**Quoted passage:**
## begin

Daulton Varsho, Arizona Diamondbacks (14% rostered)

Varsho is the speed complement to the next guy’s power. Carson Kelly is having a resurgent season, so Varsho will hopefully see time all over the diamond and as a late-inning replacement for Arizona. We don’t need tons of opportunity for him to make an impact on the basepaths, not with a position as weak as catcher. And even though his sporadic at-bats in 2020 didn’t pay off, he still did some things well. Against right-handers he only batted .212, but with a 13.9% walk rate and a shiny .342 OBP. While Ketel Marte is still shelved, he’ll make sense in center field on occasion. He also saw time at left field, catcher, and DH in 2020. If that versatility gets him into the lineup enough for him to swipe even ONE base per week, can you imagine the fantasy goodness that will follow? Double-digit steals from a catcher? I’ll take that in 15-teamers.

Dom Nunez, Colorado Rockies (11% rostered)

Nunez has a ghastly .222 BA, but is up to five homers after popping one on Saturday night. He’s the No. 9 catcher in 5x5 leagues right now. You can use him in daily formats against right-handed pitchers, as he has four of his five homers and a .239/.340/.630 slash line in that split—and that performance is backed by a hefty 56.0% pull rate and 48.0% hard contact rate. His insane 50.0% HR/FB rate will drop, but we love guys who pull the ball and hit it hard. And this guy also has Coors as a backdrop? If you can cover for the batting average, he’s a solid target.

## end

**Data provided:**
## begin

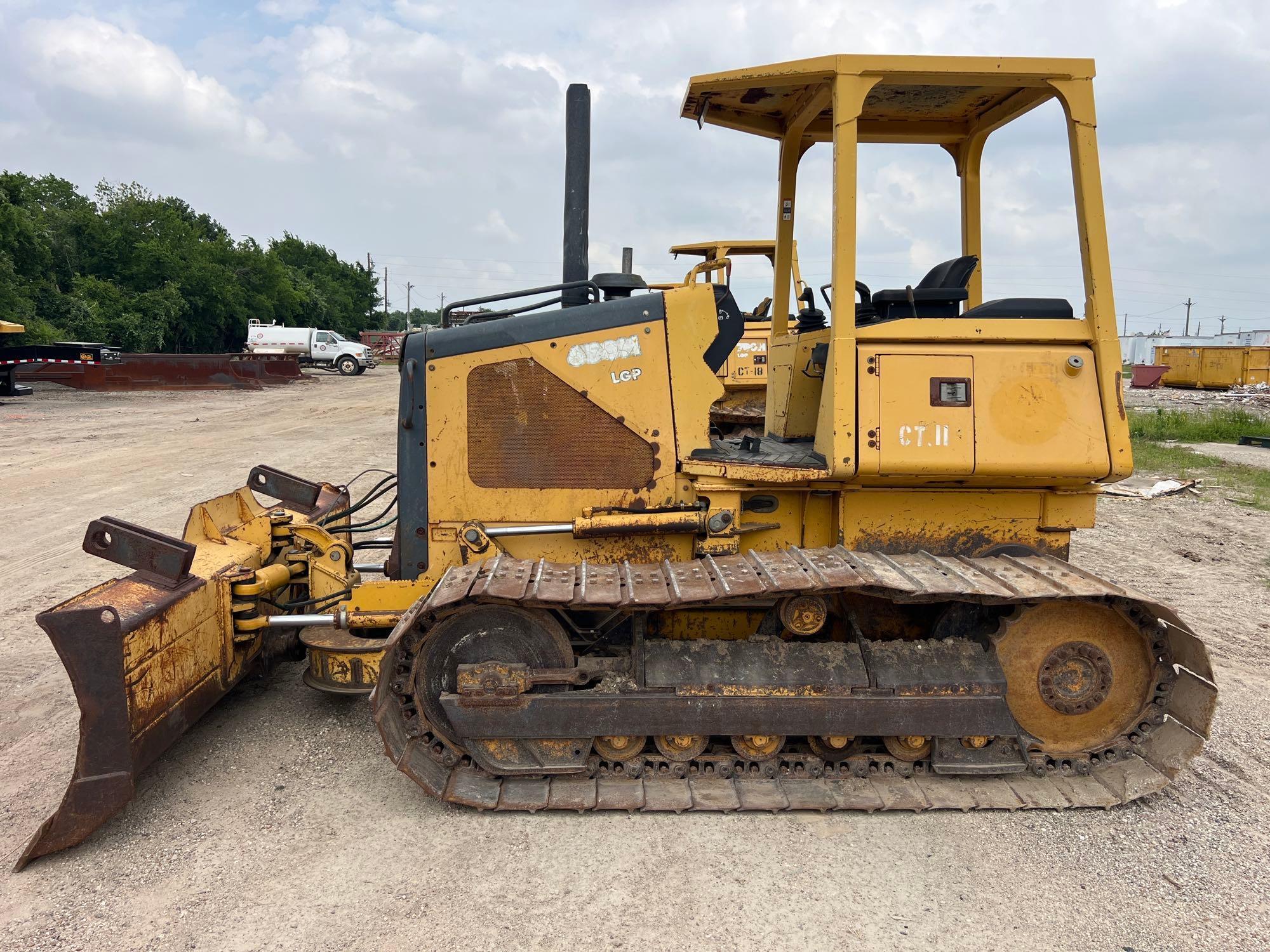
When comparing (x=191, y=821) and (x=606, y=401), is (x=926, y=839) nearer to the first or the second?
(x=606, y=401)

## end

**Written tasks:**
1. According to the fantasy baseball catcher write-up, what walk rate did Daulton Varsho post against right-handers?
2. Pick up the fantasy baseball catcher write-up after its final sentence and keep it going.
The listing plays no part in what comes next.

**Exercise responses:**
1. 13.9%

2.
Joey Votto, Cincinnati Reds (33% rostered)

Votto continues to slowly trend upward. He’s nearly 38 years old, but his batted ball quality is still excellent. A healthy 13.2% barrel rate, 92.6 MPH average exit velocity, and 113.6 MPH max exit velocity are all career marks if they hold up (obviously we can’t take the max exit velo mark away). A low 20.4% strikeout rate and 47.4% hard hit rate are also encouraging, as is the .290 xBA. He’s hitting a lot of line drives (25%) and putting the ball in the air a decent amount (35.5%), while also not making a lot of soft contact (7.9%). Frankly, I don’t see why his numbers continue to underwhelm so much, except that maybe that he’s trying to sell out for power too much these last two years—his pull rates of 46.2% (2020) and 46.1% (2021) are major outliers for a guy with a career 36% pull rate. Maybe 2020 can be explained by a paltry 92.6 MPH average exit velocity of fly balls and line drives? That mark ranked 83rd in the majors a year ago. This year, however, he’s up to 98.7 MPH, tied with Franmil Reyes for EIGHTH in the league. Votto slots in right after some guy named Shohei Ohtani.

This is a quality metric to rank highly in, too. Here are the names ahead of Ohtani and Votto: Giancarlo Stanton, Rafael Devers, Aaron Judge, Mike Trout, Nelson Cruz, and Bryce Harper. Call me simplistic, but a low strikeout rate, hitting the ball hard, not putting it on the ground too much...I’m still buying Votto as a solid corner infield bat. I think you should, too.

Christian Walker, Arizona Diamondbacks (43% rostered)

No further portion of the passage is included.